■ TEXT SEGMENT:
--- start ---

# Almost Lost My Dog



## RadishRose (Oct 15, 2018)

How could I be so stupid? I was getting ready to take her out in the drizzle, 

Put on my jacket, check
Grabbed my cane, check (we go in the little wooded paths)
Pocketed my phone, check.
Put on my shoes, check.
Opened the door- dog ran out- I had forgotten  to put her leash on!

I go out behind her calling, the faster I walk behind her, the faster she walks. She's in the path now, headed for the street at the other end which thank God isn't busy. I call and call, this way and that.

Then I hear dog barking. A lady with a dog was keeping her stationary in another area while a young man came out with slice of roast beef. She would not come close enough to him, or me. Finally, she ran into the house (I'd left the door opened. Whew! I'm still shaking.

She comes when I call on the leash or in the house, but the few times she's escaped....she won't give it up. What a brat!


----------



## Camper6 (Oct 15, 2018)

That was good that she ran back home.  That's a good sign.


----------



## applecruncher (Oct 15, 2018)

Glad all is well, RR.
Sometimes pets see the open door and it spells F-R-E-E-D-O-M!


----------



## Ruth n Jersey (Oct 15, 2018)

I'm so happy you got her back. I know the feeling. For some reason all our dogs were runners. Always had to be on a leash or in our fenced in yard. One time one of our Labs got out. It was early morning and I ran after her all through the neighborhood. Finally she ran through an open gate to someones vegetable garden. she was trapped. I put the leash on her and made a hasty retreat. You have no idea what those poor tomato plants looked like after she was done tromping around trying to find a way out.


----------



## C'est Moi (Oct 15, 2018)

Glad it worked out OK, RR!!


----------



## StarSong (Oct 15, 2018)

All's well that ends well, but what a fright that must have been, RR.  My current dog isn't a runner but I've had some who were so I feel your pain.


----------



## RadishRose (Oct 15, 2018)

Thanks everyone!. I am a lucky gal.


----------



## Olivia (Oct 15, 2018)

Oh, wow, RR. I would have been screaming. Very scary experience.


----------



## RadishRose (Oct 15, 2018)

Olivia said:


> Oh, wow, RR. I would have been screaming. Very scary experience.



Well, I was crying. Thanks for understanding Olivia.


----------



## jujube (Oct 15, 2018)

Glad that little adventure ended well!


----------



## SeaBreeze (Oct 15, 2018)

So glad she didn't run into traffic and came back home, would be terrible to lose your furbaby like that.


----------



## Butterfly (Oct 16, 2018)

I've had dogs in the past who were runners and got out.  It is an AWFUL experience.

My present dog doesn't show any interest in running off, thank God, but I'm still careful.


----------



## Nanny in distress (Oct 16, 2018)

OMG!  Many of you have helped me today, so I'll chime in here, too.  What a close call, but she knew there was no place like home.  .We love them as part of our family so I can only imagine all the thoughts running through your mind. So glad it was a happy ending!


----------



## RadishRose (Oct 16, 2018)

Thanks again lovely people! :love_heart:
*
   I Am A Runner*


----------



## Geezerette (Oct 16, 2018)

Glad dog is ok & that you have helpful neighbors!


----------



## RadishRose (Oct 25, 2018)

Thanks Geezerette!


----------

--- end ---

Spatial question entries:
--- start ---

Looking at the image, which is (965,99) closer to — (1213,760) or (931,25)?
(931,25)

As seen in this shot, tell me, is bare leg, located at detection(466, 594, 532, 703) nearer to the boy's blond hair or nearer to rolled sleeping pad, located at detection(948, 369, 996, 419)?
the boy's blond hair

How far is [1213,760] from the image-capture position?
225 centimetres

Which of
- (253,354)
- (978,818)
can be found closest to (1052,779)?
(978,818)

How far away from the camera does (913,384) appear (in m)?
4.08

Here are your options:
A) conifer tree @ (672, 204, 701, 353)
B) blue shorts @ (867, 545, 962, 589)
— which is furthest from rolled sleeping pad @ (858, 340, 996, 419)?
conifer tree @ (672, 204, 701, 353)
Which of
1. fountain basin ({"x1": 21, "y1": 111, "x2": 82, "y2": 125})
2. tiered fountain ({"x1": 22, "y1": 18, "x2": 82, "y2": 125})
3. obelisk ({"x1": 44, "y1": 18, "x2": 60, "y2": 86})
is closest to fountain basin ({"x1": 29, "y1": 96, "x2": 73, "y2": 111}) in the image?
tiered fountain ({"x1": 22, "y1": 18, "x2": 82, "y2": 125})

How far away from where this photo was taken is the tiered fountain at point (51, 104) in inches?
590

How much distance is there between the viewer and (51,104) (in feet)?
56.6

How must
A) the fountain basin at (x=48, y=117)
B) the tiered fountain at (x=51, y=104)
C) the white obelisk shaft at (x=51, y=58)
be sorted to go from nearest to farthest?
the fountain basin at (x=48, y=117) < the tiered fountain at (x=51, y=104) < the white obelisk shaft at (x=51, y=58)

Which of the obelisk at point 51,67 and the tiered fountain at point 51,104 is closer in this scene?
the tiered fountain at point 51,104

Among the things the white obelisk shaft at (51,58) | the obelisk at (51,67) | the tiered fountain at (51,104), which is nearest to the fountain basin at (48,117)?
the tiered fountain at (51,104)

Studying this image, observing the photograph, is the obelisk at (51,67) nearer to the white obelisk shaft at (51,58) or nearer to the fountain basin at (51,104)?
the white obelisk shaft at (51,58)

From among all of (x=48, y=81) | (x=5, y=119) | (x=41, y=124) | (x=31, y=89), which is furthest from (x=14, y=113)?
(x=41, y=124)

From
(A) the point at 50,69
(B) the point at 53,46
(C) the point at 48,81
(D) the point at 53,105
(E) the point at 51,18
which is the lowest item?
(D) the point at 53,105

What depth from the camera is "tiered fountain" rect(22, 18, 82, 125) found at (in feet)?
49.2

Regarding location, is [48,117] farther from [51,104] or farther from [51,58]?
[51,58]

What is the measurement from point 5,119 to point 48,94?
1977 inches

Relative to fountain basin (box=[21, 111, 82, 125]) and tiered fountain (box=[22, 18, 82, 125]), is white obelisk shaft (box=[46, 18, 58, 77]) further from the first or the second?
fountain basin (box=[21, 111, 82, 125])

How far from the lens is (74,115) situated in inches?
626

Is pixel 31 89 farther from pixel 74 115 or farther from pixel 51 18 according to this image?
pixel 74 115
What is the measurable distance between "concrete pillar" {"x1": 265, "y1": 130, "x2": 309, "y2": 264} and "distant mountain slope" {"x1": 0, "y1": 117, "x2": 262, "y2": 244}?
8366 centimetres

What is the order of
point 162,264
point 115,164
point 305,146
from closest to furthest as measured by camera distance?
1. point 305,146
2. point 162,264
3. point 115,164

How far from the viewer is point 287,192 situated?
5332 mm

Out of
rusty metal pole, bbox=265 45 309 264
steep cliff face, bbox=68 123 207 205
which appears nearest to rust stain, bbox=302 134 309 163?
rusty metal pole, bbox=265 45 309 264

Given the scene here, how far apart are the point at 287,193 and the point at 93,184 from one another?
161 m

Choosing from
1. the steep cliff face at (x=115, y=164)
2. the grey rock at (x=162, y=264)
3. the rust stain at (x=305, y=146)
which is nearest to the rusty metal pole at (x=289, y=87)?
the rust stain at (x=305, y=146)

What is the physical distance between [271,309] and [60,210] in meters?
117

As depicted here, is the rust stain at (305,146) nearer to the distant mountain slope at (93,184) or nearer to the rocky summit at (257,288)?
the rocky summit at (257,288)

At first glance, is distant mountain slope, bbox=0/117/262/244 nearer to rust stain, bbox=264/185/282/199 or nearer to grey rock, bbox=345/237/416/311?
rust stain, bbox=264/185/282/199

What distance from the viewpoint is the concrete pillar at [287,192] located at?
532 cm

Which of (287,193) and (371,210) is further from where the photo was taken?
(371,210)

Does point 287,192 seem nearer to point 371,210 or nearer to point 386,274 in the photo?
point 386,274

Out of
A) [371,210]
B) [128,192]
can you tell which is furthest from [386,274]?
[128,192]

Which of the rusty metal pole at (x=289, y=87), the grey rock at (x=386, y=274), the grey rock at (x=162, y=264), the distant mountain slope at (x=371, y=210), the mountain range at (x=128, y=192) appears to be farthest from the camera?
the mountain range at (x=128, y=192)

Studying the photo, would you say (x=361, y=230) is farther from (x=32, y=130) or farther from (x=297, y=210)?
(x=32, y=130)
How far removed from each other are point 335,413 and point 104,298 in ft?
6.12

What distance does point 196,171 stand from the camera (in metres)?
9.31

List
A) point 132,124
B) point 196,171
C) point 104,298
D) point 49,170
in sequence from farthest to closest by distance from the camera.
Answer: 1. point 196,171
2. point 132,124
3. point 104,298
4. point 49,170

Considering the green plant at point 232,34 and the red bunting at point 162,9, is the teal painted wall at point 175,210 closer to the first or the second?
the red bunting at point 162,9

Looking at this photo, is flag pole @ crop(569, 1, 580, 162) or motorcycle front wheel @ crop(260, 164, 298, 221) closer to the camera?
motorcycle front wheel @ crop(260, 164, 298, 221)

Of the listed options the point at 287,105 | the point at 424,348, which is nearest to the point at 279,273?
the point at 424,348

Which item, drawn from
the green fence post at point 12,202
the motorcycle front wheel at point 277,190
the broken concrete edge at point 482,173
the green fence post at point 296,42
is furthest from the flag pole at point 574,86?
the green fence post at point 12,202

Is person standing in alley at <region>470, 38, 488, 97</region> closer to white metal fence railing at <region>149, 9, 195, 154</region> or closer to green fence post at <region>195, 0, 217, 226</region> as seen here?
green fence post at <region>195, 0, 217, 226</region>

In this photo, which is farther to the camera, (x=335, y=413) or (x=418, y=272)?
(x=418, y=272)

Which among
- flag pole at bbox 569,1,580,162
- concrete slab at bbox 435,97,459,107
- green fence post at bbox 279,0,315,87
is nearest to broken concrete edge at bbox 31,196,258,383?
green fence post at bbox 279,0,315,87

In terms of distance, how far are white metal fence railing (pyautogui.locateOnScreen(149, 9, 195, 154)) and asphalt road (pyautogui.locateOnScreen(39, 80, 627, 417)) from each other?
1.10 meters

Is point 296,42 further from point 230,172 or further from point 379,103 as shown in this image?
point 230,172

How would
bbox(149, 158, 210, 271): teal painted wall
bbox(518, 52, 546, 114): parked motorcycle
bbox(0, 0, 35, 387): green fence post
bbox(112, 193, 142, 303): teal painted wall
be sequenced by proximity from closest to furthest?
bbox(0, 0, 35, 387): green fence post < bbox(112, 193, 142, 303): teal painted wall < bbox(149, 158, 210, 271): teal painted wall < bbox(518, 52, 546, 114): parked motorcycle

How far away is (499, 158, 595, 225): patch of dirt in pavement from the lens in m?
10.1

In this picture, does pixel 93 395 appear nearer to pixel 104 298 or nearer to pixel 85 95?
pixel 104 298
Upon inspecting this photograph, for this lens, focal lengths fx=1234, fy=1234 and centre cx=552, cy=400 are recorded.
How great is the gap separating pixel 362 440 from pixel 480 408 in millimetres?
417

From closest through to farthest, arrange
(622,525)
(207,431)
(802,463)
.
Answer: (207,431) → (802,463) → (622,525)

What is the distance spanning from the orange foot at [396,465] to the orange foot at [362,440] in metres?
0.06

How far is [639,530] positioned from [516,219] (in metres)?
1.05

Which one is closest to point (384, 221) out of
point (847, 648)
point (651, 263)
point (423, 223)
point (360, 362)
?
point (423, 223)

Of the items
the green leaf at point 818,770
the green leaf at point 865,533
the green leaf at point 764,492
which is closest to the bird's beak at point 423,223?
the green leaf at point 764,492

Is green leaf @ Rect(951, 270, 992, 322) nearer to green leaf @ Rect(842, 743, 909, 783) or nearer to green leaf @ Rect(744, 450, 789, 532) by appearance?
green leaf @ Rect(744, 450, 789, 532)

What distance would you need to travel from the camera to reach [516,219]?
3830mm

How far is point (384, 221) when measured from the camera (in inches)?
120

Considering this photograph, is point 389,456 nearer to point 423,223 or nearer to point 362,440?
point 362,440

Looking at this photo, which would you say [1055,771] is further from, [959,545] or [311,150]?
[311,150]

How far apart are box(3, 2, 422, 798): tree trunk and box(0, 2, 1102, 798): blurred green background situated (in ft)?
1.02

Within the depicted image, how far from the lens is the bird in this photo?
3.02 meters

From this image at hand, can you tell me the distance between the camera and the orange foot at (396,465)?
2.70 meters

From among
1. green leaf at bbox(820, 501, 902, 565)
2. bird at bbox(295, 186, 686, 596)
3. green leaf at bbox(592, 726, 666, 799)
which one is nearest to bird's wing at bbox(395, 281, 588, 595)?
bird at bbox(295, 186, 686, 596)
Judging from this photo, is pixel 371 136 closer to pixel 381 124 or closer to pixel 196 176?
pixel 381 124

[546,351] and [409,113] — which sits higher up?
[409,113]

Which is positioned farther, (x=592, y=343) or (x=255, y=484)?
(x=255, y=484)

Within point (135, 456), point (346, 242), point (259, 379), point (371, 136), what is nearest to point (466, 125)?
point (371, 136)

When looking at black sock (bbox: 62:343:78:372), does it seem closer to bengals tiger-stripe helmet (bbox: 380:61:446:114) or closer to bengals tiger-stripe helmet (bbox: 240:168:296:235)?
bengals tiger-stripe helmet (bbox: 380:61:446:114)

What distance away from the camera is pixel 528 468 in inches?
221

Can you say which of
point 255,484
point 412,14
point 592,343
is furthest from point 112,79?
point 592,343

--- end ---

■ OBJECTIVE 1:
In the forum thread about the escaped dog, what had RadishRose forgotten to do before opening the door?
■ OBJECTIVE 2:
List the items RadishRose checked off while getting ready to take the dog out in the forum thread about the escaped dog.
■ OBJECTIVE 3:
Write out the passage of the forum thread about the escaped dog from "## StarSong (Oct" to "feel your pain.".

■ SOLUTION 1:
Put the leash on the dog.

■ SOLUTION 2:
Jacket, cane, phone, shoes

■ SOLUTION 3:
## StarSong (Oct 15, 2018)

All's well that ends well, but what a fright that must have been, RR.  My current dog isn't a runner but I've had some who were so I feel your pain.